■ Required work
Please write the next part of the cooking account based on Cato's directions, picking up after its last sentence.

I have tried to folow Cato's directions using emmer groats, assuming Dalby's translation is correct. Alicae primae in older translations (Brehaut) is spelt grits. But I still fail to see how they can be worked into the flour dough without making impossible lumps that prevent the tracta from holding together. If anyone has ideas about this, please let me know. This time I used just flour. The filing between sheets is just washed sheep cheese (to remove the salt) i.e. feta, and honey.

It resulted in a really nice sort of sweet lasagna. Everyone ate it and said it was good. By chance my olives were also ready, and they turned out quite nice, with a pleasant crunch. I also had my own sapa to taste - the entire year's harvest (10 gallons or so) reduced to about a bottle and a half. About 4 hours of slow simmering, which yeilded a gorgeously musty syrup. A little vinegar for fluidity in one bottle resulted in a fine balsamic-like product.

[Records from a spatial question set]
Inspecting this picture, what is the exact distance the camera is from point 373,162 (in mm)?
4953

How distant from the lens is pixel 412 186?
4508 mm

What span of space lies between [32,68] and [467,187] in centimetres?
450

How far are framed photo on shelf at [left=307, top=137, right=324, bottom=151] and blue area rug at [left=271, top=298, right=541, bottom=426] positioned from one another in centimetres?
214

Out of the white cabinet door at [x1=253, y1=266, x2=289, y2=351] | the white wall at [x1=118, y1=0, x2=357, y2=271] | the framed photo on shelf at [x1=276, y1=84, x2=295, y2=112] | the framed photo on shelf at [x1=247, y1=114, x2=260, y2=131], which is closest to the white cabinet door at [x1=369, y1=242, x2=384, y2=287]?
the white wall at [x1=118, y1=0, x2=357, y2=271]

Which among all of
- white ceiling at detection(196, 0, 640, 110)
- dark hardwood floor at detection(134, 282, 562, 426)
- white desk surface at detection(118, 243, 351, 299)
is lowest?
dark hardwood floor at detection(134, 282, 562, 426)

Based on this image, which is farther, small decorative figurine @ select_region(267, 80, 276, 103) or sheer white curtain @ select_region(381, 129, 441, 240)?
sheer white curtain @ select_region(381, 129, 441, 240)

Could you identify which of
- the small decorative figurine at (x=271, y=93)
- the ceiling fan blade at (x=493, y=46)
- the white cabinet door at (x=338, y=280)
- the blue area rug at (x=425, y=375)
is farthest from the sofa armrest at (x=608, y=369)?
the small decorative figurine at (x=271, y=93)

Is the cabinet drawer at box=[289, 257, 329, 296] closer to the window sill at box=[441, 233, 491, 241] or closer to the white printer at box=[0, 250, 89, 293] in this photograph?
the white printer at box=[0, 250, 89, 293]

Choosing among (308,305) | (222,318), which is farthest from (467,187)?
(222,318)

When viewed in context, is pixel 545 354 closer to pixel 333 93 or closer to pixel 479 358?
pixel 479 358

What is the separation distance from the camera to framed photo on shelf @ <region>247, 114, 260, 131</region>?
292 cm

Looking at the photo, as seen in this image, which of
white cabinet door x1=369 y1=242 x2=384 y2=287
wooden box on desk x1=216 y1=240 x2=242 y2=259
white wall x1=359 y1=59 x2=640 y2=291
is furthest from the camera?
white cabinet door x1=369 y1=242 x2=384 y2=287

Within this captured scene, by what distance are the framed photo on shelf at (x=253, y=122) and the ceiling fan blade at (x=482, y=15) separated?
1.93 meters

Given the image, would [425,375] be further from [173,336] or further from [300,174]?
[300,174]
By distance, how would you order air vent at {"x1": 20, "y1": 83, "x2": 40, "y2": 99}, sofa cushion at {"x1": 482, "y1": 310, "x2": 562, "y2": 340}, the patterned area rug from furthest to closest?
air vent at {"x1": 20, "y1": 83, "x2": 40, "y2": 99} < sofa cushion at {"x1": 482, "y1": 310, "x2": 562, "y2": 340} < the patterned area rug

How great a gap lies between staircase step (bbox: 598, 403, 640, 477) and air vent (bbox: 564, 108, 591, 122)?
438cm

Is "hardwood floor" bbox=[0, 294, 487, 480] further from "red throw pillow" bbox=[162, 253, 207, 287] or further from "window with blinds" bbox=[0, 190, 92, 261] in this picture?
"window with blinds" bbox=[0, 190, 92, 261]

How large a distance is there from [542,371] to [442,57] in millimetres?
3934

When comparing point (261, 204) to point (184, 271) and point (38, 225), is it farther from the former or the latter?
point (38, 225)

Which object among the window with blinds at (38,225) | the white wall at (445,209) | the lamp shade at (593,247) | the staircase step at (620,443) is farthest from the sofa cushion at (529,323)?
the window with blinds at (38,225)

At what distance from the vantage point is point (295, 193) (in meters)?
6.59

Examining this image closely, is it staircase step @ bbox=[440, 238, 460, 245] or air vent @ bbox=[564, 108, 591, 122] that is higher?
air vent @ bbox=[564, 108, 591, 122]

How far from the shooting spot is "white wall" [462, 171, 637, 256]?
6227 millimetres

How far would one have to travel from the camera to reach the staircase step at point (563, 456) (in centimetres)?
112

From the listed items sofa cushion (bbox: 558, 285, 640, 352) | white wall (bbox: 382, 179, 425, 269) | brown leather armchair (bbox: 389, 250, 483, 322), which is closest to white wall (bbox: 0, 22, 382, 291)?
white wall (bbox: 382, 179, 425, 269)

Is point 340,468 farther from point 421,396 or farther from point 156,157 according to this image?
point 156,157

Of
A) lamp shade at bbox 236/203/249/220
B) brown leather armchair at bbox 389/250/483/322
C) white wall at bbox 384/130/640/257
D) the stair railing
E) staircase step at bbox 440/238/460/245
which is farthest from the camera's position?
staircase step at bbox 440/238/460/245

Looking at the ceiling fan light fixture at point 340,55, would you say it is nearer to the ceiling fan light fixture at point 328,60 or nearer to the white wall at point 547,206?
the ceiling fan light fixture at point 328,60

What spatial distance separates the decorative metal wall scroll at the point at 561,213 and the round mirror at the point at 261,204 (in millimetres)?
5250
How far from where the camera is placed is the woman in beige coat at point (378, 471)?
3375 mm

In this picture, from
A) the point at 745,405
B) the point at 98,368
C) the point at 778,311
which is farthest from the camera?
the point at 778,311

■ Answer to this task
Again, any suggestion for making tracta with alica, would be most welcome.



Rachel Laudan said...

Hi Ken, I don't have Dalby's Cato but I notice that in his Classical Cookbook with Sally Grainger he simply calls he simply says semolina. Do you know if anyone has sorted out semolina, grits, groats in Latin?

Rachel laudan

Ken Albala said...

Thanks Rachel, Maybe that earlier translation was a mistake, because groats or grits just would not work. But this also begs the question: if there really was semolina in anceint Rome, that means that these sheets really are pasta after all. No?